# [Excerpt to read]
Re: [OMPI devel] OpenMPI and R

2012-04-06 Thread TERRY DONTJE

Have you tried to compile and run a simple MPI program with your 
installed Open MPI?  If that works then you need to figure out what is 
being done by the Makefile when it is "testing if installed package can 
be loaded" and try and reproduce the issue manually.


BTW, I normally configure my OMPI with -enable-orterun-prefix-by-default 
to get OMPI to pull in the right library paths instead of using ldconfig.


In the below ldconfig -p you may want to also grep for mca to make sure 
the plugins being complained about in the R testing are found too, 
though I suspect they are but it would be good to double check.

Data drawn from a collection
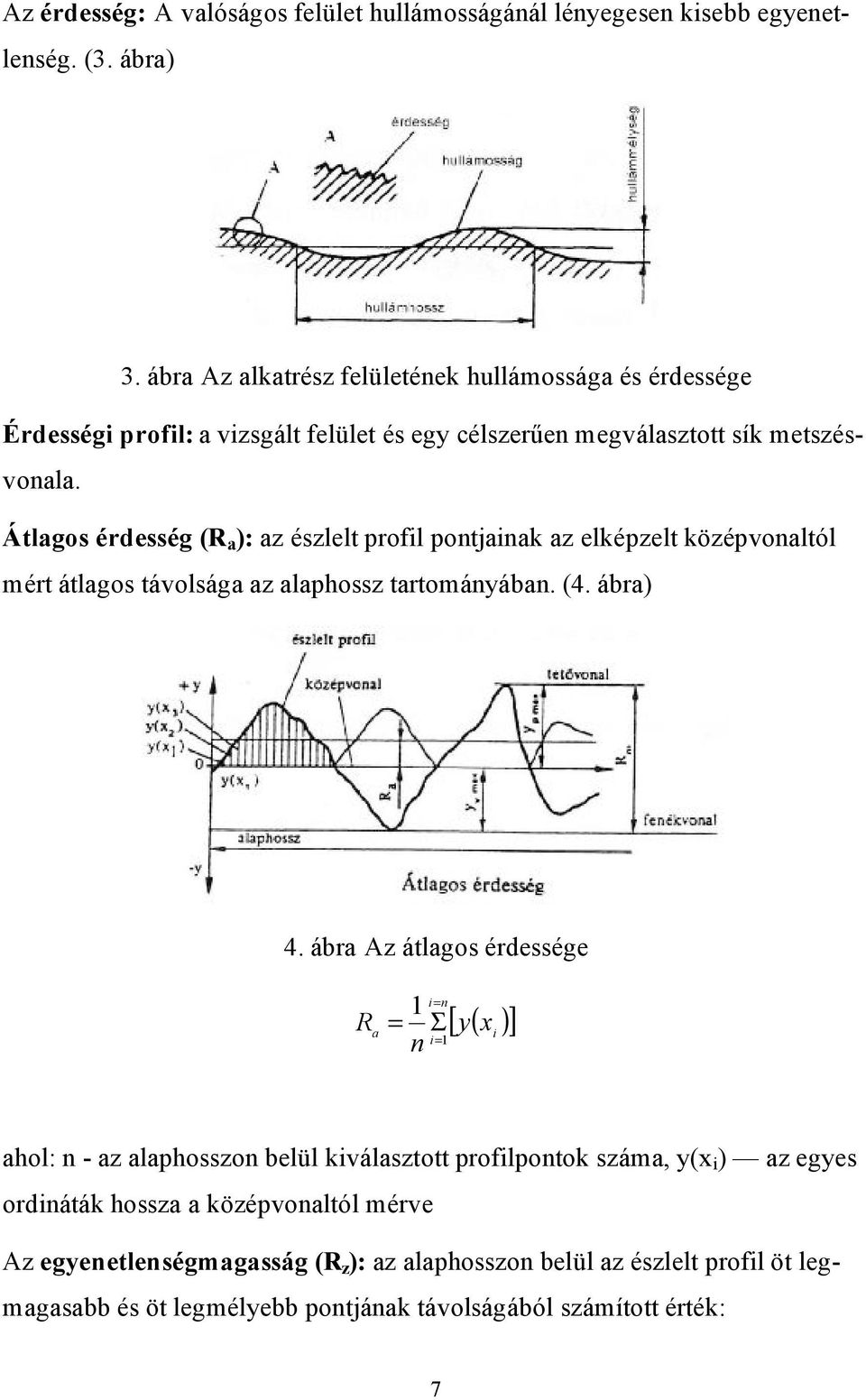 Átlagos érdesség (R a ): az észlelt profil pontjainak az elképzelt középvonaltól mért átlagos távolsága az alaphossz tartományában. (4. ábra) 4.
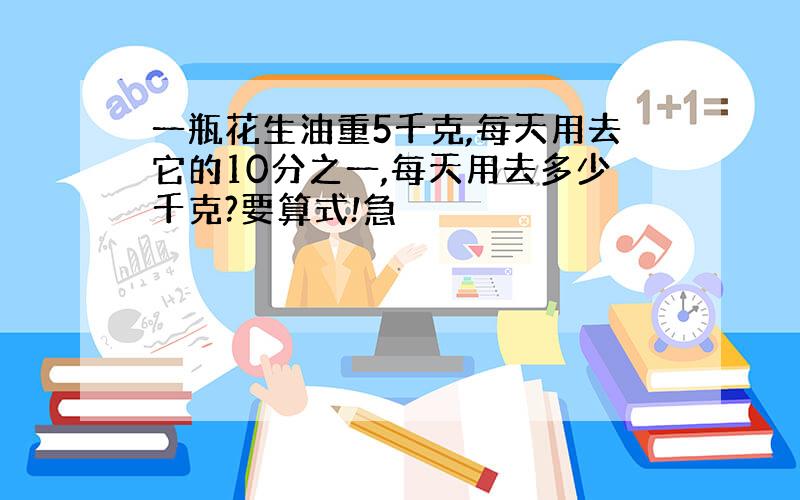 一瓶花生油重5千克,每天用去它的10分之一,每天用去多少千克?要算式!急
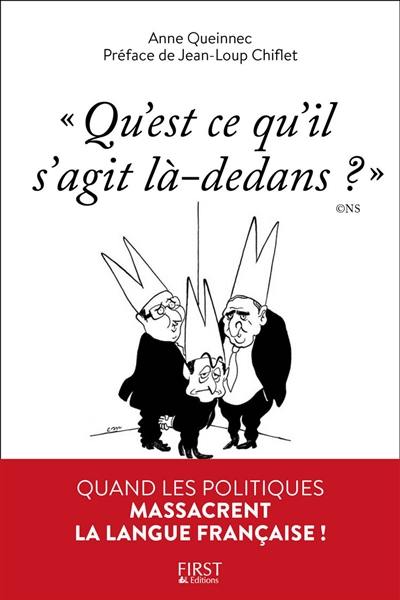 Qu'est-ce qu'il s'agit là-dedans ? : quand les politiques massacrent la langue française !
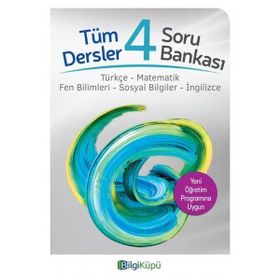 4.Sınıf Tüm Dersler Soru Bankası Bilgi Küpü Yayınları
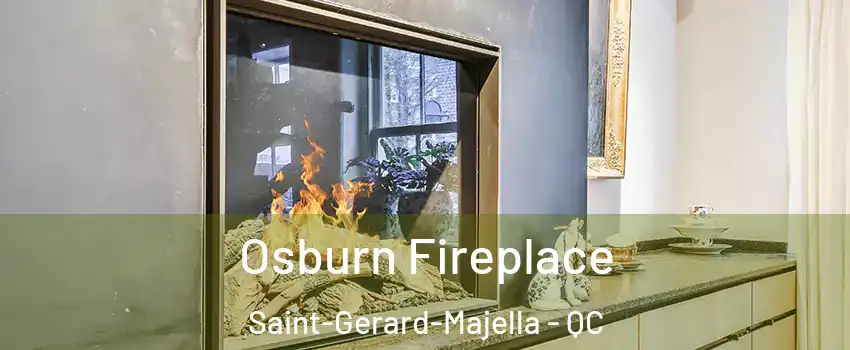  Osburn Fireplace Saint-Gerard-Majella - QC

# [What this task involves]
Write out the whole forum reply about Open MPI and R again, word for word.

# [Output for this task]
Re: [OMPI devel] OpenMPI and R

2012-04-06 Thread TERRY DONTJE

Have you tried to compile and run a simple MPI program with your 
installed Open MPI?  If that works then you need to figure out what is 
being done by the Makefile when it is "testing if installed package can 
be loaded" and try and reproduce the issue manually.


BTW, I normally configure my OMPI with -enable-orterun-prefix-by-default 
to get OMPI to pull in the right library paths instead of using ldconfig.


In the below ldconfig -p you may want to also grep for mca to make sure 
the plugins being complained about in the R testing are found too, 
though I suspect they are but it would be good to double check.